That's how the wideband sensor works. The pump current is the measured value. It can be translated to a voltage, as it's a "simple" circuit.
www.youtube.com/watch?v=Dwij_fuceUo
As I already mentioned, this is already pointed out by Bosch themselves.
https://www.bosch-motorsport.com/con...or_LSU_4.9.pdf
Page 2 shows a chart; read the foot note. Our voltage seems to follow the v=8 scaling. The formula for voltage value from IDE00558 is simply 1.5v + 8*61.9*(current value from IDE00559/1000). But that voltage is a computation based on the actual sensor measurement, pump current. The 1.5v base voltage seems to reflect that our ECU must use a CJ125 controller rather than a AWS controller. See Bosch tech doc Y 258 E00 015e. Bosch doc 0 258 017 025 can also be useful, but note that the Block Diagram pin numbers are actually for LSU 4.2, not LSU 4.9.

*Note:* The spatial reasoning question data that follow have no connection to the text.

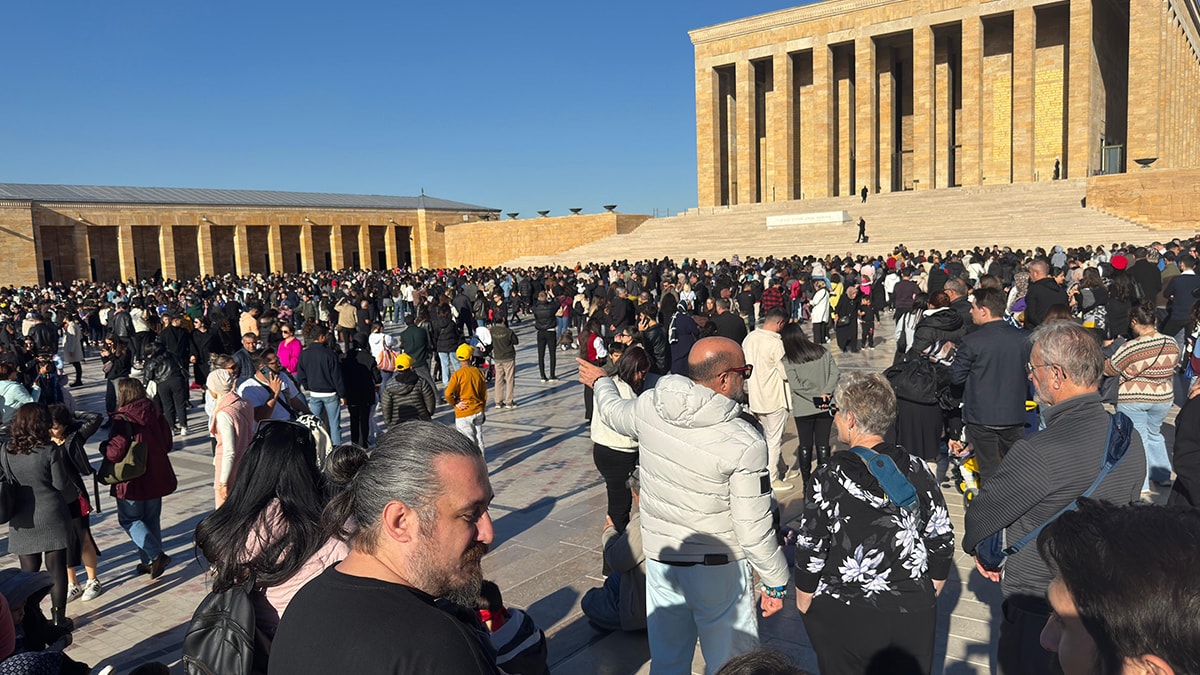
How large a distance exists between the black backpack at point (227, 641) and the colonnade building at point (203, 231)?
1866 inches

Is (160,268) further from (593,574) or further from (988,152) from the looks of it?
(593,574)

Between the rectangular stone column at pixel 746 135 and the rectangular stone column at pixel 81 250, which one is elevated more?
the rectangular stone column at pixel 746 135

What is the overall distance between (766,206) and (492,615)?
37770 millimetres

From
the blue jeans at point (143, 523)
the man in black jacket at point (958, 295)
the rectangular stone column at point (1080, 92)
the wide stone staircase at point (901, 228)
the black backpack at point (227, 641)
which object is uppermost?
the rectangular stone column at point (1080, 92)

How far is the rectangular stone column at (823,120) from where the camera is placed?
40.1 m

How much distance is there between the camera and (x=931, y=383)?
566cm

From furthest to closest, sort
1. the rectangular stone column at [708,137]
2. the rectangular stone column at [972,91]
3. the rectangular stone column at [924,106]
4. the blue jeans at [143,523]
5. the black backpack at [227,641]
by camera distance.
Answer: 1. the rectangular stone column at [708,137]
2. the rectangular stone column at [924,106]
3. the rectangular stone column at [972,91]
4. the blue jeans at [143,523]
5. the black backpack at [227,641]

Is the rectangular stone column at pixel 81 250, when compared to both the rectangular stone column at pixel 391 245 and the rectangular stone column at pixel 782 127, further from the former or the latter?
the rectangular stone column at pixel 782 127

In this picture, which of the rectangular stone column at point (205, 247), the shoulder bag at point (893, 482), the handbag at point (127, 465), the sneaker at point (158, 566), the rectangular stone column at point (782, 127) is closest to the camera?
the shoulder bag at point (893, 482)

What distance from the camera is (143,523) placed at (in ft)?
18.7

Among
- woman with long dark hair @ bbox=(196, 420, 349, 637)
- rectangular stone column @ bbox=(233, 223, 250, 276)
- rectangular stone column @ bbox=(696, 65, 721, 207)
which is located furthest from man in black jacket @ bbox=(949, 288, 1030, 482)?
rectangular stone column @ bbox=(233, 223, 250, 276)

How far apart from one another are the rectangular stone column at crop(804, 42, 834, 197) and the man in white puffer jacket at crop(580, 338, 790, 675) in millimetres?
39639

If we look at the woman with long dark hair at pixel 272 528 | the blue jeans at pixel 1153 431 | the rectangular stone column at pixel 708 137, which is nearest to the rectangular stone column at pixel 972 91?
the rectangular stone column at pixel 708 137

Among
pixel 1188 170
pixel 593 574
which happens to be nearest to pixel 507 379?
pixel 593 574
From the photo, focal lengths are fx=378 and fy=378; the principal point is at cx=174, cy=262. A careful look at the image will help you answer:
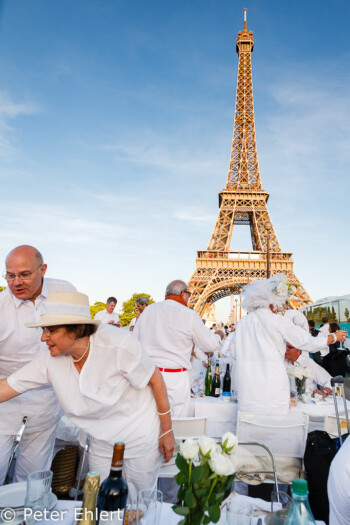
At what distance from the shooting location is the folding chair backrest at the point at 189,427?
3.01m

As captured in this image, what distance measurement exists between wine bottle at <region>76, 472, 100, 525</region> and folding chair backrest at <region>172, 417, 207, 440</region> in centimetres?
153

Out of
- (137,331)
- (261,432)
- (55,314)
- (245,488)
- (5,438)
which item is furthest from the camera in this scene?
(137,331)

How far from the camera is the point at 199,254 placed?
35.1 meters

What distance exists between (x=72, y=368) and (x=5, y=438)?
2.99 ft

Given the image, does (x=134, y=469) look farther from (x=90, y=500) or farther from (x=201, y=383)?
(x=201, y=383)

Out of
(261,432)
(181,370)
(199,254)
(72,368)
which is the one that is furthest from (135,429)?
(199,254)

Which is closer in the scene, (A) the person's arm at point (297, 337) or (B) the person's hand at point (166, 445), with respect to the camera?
(B) the person's hand at point (166, 445)

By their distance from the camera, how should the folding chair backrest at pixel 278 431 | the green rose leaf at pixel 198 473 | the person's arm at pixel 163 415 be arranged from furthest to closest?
the folding chair backrest at pixel 278 431 → the person's arm at pixel 163 415 → the green rose leaf at pixel 198 473

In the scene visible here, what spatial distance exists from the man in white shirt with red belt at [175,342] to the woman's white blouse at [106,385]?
145 centimetres

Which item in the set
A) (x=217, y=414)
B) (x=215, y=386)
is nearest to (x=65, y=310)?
(x=217, y=414)

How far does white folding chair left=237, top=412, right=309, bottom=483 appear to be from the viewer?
2.95m

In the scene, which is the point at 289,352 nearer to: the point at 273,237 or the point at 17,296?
the point at 17,296

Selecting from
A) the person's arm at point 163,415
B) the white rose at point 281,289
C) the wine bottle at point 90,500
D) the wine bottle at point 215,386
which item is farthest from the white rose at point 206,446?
the wine bottle at point 215,386

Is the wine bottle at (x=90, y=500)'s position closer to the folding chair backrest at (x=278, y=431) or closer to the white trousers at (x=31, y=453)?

http://circuitszoo.altervista.org/Bosch_LSU_WB02.html
That might be useful in understanding the circuit layout.
Keep in mind that while LSU4.2 and LSU 4.9 sensors use the same 6 wire connection, the wires are in reverse order between the two. Ip, pump current, red wire, is pin 6 on LSU 4.2 and pin 1 on LSU 4.9. We use an LSU 4.9 sensor.

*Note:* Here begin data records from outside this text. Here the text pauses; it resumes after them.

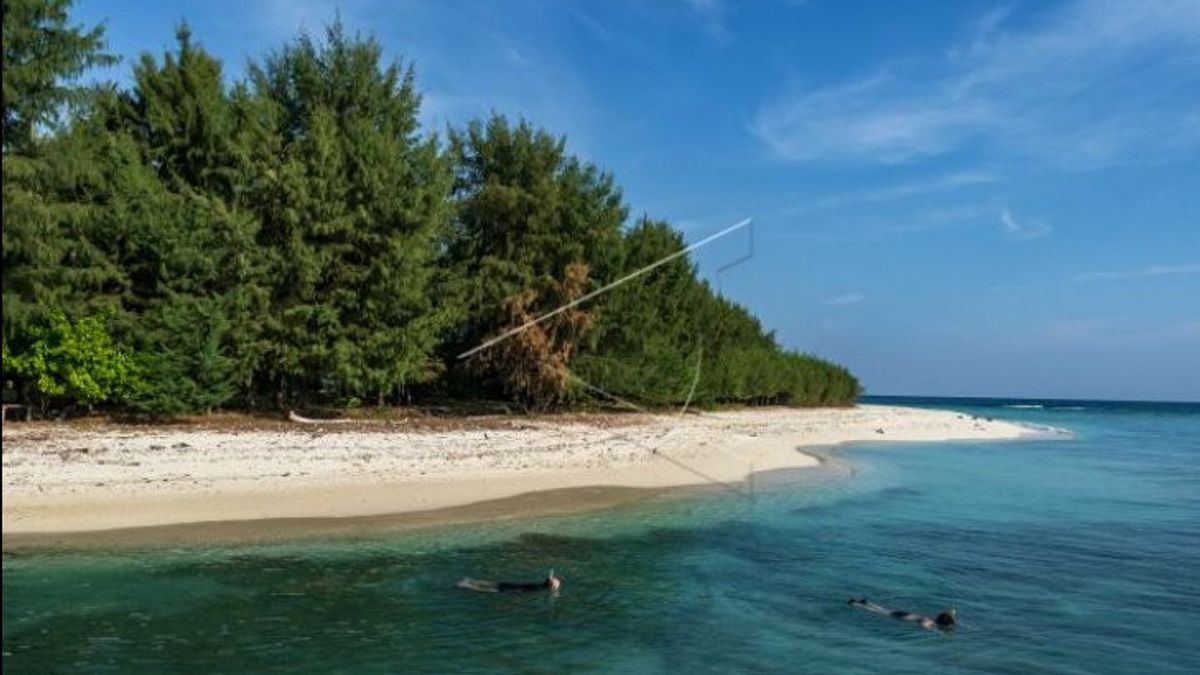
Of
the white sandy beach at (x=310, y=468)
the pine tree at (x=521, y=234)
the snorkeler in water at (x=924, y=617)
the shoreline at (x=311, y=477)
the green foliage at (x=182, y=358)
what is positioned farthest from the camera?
the pine tree at (x=521, y=234)

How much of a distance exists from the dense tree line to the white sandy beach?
137 inches

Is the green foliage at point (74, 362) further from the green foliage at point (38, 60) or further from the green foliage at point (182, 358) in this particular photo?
the green foliage at point (38, 60)

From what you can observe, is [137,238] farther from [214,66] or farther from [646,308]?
[646,308]

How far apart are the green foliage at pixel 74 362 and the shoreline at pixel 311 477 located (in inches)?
74.0

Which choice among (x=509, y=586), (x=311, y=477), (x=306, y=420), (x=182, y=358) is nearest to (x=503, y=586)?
(x=509, y=586)

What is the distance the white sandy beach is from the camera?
17.2 m

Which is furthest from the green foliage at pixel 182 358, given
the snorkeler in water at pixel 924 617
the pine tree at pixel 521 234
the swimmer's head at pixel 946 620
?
the swimmer's head at pixel 946 620

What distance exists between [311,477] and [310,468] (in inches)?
30.2

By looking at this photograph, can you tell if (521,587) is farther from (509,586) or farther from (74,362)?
(74,362)

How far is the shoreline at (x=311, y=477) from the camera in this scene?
16.6 m

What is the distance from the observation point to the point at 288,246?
3142cm

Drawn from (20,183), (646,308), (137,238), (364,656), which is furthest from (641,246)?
(364,656)

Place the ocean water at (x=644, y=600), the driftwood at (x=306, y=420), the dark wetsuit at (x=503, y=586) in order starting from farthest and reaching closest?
the driftwood at (x=306, y=420) → the dark wetsuit at (x=503, y=586) → the ocean water at (x=644, y=600)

https://www.scannerdanner.com/media/...sistorchip.jpg
It's kind of interesting. It basically uses a voltage output old style O2 cell to produce a control voltage, the Nernst voltage, which is compared to the 450mV standard, to determine if the content is lean or rich. Then the control drives the necessary current in the pump cell to restore balance to the Nernst cell, 450mV, and the amount of current used reflects the lambda. Or something to that effect.
A proper cat with sufficient OSC is very expensive to build. If you have to care about emissions, you pretty much can't bother with anything but auto manufacturer OE. They are the only ones going to bother with the cost, since the EPA gives them no choice.

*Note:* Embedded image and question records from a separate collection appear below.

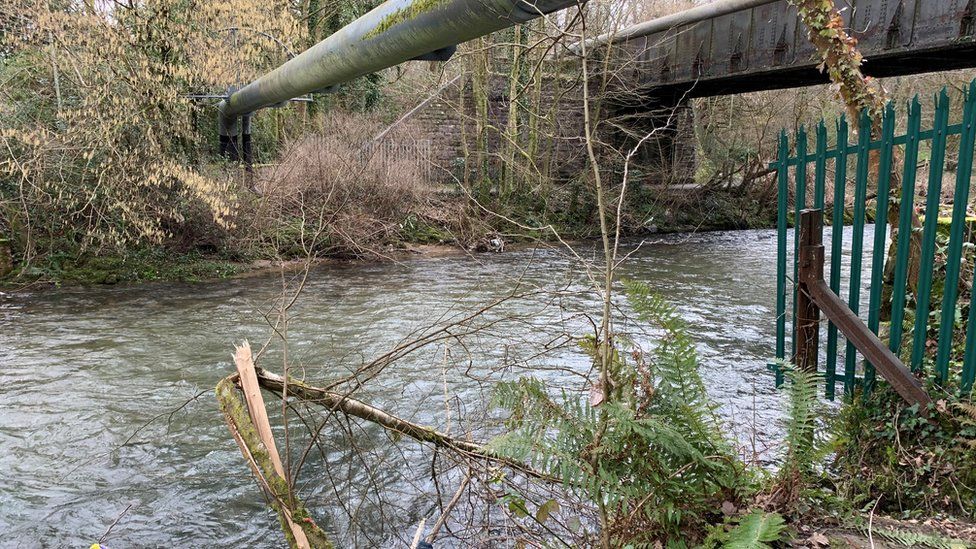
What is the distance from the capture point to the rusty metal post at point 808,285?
4.63 metres

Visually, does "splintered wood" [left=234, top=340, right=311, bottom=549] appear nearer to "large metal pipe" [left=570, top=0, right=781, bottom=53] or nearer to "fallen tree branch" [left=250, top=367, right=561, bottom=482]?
"fallen tree branch" [left=250, top=367, right=561, bottom=482]

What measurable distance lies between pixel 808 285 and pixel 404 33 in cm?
309

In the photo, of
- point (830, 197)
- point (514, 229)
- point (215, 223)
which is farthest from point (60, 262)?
point (830, 197)

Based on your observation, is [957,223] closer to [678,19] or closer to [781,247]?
[781,247]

The 2013 A4 quick ref spec book says CAEB P0420 = Measured OSC / OSC of borderline catalyst value for main catalyst , <0.90. The 2009 makes reference to <1.00 and <0.90. The EPA docs are all "confidential info", but later EPA docs say <1.00. Probably more of that VAG emissions gray area. For example, there is a TSB for the original Q7 with 3.6 FSI engine for P0420/P0430 (same thing but bank 2). An ECM flash is necessary. Maybe an errant computation, errant lookup table data, or they were just knocking the result bar down a tenth or two.